INSTRUCTION >> Using the entries below, output exactly the line containing "Does the position" and all lines that follow it to the end.

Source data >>
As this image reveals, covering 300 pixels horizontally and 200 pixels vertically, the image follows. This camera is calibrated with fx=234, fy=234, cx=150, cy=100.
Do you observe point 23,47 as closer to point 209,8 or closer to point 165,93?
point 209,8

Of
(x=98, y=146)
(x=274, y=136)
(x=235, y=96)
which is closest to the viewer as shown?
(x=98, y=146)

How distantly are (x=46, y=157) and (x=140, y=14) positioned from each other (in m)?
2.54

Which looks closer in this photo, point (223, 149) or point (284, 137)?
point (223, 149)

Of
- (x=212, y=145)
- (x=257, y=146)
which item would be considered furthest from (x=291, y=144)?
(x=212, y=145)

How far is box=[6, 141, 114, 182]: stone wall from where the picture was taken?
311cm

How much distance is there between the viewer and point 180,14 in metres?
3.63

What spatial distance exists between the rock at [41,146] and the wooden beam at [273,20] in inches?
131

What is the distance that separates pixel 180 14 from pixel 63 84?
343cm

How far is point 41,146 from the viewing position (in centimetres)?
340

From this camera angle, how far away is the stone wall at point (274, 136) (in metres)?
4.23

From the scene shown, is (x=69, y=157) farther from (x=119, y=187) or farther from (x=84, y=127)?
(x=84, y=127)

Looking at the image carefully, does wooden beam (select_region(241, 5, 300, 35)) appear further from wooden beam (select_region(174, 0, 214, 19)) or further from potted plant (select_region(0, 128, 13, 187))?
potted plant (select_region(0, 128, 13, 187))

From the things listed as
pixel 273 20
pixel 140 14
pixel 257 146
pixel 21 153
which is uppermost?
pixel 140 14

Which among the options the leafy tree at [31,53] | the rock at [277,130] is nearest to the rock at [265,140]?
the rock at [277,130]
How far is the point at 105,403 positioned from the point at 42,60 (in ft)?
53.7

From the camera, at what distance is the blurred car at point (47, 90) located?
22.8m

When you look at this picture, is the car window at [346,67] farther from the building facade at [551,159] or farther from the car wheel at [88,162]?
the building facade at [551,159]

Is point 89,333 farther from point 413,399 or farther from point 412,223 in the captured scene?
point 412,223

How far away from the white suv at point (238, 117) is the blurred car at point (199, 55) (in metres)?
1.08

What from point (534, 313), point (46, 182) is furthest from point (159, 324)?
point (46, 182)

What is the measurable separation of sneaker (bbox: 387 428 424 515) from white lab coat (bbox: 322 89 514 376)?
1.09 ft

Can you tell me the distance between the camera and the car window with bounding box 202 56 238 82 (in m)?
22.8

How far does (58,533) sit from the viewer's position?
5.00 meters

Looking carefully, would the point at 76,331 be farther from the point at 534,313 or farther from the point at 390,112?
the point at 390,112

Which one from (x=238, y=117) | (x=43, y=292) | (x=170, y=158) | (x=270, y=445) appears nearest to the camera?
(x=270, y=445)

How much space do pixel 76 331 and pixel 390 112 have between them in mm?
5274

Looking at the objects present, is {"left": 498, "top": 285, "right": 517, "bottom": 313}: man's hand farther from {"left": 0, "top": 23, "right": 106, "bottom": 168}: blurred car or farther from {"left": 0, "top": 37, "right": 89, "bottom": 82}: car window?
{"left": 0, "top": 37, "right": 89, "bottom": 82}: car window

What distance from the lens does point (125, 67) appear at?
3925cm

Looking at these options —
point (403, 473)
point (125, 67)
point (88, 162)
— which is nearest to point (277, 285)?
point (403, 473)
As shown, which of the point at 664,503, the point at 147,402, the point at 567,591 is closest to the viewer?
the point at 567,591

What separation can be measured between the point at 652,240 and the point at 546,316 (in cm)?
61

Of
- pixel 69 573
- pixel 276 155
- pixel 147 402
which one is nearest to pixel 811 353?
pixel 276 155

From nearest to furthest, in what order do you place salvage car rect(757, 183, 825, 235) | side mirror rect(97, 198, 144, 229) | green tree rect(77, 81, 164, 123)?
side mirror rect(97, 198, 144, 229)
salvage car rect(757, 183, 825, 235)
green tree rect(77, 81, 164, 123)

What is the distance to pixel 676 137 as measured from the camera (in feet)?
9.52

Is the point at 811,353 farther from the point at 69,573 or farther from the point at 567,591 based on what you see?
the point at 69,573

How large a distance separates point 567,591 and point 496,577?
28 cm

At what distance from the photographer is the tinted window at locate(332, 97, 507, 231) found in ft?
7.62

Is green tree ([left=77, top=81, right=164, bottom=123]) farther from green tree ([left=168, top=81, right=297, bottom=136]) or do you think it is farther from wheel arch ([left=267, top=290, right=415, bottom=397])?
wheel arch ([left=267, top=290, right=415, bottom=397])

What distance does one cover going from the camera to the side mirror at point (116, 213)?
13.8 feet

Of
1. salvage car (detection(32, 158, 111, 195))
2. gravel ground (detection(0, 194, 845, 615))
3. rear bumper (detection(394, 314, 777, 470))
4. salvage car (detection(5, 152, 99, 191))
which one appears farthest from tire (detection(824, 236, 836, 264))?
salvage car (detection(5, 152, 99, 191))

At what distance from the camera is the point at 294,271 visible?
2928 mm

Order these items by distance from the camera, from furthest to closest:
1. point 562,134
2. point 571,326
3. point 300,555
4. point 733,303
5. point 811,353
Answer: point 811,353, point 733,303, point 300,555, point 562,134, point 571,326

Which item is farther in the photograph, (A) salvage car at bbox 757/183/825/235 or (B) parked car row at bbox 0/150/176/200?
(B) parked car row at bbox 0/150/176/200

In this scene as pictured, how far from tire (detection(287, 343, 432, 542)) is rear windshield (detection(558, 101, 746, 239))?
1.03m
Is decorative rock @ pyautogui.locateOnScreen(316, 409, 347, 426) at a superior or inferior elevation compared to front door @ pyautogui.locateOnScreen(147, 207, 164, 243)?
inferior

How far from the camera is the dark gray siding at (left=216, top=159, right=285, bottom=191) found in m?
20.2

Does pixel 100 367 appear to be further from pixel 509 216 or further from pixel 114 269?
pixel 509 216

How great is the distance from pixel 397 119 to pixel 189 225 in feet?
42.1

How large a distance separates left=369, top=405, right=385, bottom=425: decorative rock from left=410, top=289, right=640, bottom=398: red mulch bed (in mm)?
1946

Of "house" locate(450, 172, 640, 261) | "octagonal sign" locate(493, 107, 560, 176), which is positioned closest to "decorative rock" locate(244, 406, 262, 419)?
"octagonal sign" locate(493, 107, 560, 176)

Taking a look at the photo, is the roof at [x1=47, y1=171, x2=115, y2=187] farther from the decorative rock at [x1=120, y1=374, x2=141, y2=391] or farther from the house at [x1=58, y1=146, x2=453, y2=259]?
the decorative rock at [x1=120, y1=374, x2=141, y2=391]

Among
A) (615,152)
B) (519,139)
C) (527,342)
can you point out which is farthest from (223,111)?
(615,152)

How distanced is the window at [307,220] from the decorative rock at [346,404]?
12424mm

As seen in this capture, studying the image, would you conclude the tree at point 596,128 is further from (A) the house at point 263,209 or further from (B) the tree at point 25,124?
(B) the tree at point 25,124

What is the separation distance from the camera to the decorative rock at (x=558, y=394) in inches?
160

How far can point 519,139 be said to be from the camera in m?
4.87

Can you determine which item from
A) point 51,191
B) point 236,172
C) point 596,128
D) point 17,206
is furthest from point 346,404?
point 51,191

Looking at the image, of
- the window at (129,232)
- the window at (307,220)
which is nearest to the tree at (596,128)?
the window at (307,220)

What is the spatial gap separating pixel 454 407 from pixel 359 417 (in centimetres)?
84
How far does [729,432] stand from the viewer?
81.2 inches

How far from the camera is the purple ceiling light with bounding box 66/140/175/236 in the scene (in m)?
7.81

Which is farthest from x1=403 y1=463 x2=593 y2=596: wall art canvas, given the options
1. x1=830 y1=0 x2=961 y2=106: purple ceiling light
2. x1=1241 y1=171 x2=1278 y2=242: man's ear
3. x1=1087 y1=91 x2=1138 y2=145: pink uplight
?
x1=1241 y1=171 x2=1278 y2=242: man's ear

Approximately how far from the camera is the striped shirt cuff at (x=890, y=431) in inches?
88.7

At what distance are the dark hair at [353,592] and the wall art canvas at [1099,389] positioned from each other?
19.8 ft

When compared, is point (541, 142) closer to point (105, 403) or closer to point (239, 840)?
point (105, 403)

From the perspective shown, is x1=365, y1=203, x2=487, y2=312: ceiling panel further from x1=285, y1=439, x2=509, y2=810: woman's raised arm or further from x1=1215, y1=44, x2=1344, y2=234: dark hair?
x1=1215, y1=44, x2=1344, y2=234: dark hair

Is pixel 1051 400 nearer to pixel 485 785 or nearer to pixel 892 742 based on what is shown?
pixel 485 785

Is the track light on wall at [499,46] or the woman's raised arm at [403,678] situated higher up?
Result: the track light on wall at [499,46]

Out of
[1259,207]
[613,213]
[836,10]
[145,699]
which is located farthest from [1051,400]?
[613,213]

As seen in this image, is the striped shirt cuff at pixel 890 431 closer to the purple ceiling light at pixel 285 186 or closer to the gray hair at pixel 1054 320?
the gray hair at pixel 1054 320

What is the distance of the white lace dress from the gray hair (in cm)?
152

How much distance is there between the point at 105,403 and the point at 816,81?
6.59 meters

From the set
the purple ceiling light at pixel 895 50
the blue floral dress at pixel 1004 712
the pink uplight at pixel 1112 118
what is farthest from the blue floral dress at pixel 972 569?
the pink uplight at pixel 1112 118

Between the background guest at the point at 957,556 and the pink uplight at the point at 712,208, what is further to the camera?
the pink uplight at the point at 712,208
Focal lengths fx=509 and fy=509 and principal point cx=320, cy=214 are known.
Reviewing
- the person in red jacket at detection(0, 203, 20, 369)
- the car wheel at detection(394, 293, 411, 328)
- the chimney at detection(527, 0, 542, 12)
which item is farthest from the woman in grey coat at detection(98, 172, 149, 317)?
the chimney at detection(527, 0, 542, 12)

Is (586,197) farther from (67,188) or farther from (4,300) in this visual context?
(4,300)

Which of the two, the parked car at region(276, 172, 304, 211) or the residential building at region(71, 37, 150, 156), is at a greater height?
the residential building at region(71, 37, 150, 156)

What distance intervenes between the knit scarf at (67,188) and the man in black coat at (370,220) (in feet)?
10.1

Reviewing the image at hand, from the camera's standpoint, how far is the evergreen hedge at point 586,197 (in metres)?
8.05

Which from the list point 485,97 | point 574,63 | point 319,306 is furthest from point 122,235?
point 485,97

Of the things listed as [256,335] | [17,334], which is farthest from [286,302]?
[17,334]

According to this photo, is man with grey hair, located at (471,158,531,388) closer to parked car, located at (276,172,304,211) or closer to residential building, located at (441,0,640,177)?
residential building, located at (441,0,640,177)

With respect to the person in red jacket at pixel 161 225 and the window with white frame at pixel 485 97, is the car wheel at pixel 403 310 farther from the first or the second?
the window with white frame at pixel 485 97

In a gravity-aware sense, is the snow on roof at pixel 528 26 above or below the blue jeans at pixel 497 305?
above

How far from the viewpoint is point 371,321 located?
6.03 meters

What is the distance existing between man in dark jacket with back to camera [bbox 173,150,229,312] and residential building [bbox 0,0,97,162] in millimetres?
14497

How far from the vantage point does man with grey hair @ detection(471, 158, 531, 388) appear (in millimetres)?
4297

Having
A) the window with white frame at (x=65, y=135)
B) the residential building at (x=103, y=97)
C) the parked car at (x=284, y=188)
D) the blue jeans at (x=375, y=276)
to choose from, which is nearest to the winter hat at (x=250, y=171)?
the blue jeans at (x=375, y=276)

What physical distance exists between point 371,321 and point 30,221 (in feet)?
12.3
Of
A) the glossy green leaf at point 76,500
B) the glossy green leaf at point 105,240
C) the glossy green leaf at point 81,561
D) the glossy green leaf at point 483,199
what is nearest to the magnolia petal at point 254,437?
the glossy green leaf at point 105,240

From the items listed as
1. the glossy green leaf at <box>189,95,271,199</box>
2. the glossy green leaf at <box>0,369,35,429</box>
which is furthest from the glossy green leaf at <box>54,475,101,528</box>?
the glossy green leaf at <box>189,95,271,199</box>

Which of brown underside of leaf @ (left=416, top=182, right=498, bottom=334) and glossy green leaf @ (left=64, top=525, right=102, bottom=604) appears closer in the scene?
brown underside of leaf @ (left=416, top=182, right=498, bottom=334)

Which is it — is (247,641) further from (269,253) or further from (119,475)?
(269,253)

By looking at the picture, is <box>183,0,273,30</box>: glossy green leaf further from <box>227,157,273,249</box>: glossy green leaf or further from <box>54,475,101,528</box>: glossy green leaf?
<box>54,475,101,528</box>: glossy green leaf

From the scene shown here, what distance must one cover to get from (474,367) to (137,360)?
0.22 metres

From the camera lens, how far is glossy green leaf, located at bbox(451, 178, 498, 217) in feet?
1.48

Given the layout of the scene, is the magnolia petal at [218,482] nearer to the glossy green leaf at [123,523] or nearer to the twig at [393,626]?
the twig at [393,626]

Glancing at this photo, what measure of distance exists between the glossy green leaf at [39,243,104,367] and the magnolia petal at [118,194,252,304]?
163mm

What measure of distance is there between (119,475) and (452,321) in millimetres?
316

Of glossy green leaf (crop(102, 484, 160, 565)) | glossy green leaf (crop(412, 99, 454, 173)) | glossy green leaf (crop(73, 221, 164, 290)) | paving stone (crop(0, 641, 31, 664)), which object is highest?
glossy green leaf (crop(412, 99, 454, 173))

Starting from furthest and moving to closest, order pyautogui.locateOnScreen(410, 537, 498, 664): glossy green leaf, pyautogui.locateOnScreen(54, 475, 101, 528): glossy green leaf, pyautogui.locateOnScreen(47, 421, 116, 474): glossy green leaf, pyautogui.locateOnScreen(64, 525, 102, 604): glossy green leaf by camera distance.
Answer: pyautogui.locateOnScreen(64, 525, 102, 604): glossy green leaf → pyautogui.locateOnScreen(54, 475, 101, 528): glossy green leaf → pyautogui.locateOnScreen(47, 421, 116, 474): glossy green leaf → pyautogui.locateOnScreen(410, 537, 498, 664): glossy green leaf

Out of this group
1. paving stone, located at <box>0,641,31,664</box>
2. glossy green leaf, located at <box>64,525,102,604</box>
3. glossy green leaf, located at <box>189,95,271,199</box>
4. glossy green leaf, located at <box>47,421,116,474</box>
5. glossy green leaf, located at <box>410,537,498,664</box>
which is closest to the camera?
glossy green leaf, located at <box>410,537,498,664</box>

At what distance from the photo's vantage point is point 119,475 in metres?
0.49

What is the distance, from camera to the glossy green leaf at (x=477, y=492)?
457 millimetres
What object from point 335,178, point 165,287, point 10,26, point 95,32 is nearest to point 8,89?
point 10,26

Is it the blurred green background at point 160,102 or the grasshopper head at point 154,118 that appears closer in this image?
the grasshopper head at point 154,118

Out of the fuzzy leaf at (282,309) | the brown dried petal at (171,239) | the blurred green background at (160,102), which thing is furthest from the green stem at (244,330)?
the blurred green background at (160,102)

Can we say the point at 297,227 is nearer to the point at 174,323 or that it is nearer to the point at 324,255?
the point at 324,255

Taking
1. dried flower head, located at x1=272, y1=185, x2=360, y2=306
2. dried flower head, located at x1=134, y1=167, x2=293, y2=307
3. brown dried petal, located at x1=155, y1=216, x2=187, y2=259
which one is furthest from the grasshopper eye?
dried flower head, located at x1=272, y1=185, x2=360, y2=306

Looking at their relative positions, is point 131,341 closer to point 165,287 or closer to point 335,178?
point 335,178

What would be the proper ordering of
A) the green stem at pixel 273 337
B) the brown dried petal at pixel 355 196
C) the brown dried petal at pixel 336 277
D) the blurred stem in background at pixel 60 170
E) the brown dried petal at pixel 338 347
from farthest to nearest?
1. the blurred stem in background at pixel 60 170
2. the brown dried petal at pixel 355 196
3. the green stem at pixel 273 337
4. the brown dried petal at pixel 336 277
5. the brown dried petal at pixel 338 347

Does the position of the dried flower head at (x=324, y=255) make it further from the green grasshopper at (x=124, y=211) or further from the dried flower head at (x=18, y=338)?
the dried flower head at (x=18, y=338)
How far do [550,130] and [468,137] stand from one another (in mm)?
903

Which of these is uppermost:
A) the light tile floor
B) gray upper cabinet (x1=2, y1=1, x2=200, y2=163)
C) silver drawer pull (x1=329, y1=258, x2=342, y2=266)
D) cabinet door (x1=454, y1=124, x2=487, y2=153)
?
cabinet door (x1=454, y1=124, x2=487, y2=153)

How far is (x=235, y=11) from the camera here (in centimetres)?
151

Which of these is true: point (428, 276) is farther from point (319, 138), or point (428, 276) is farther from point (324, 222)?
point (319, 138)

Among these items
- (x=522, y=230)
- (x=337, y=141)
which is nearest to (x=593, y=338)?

SOLUTION >>
Does the position of the dried flower head at (x=324, y=255) make it further from the green grasshopper at (x=124, y=211) or further from the dried flower head at (x=18, y=338)?
the dried flower head at (x=18, y=338)
How far do [550,130] and [468,137] stand from one another (in mm)?
903

Which of these is uppermost:
A) the light tile floor
B) gray upper cabinet (x1=2, y1=1, x2=200, y2=163)
C) silver drawer pull (x1=329, y1=258, x2=342, y2=266)
D) cabinet door (x1=454, y1=124, x2=487, y2=153)
?
cabinet door (x1=454, y1=124, x2=487, y2=153)

How far is (x=235, y=11) from the camera here (in centimetres)?
151

Which of these is true: point (428, 276) is farther from point (319, 138), or point (428, 276) is farther from point (324, 222)?
point (319, 138)

Among these items
- (x=522, y=230)
- (x=337, y=141)
which is nearest to (x=593, y=338)?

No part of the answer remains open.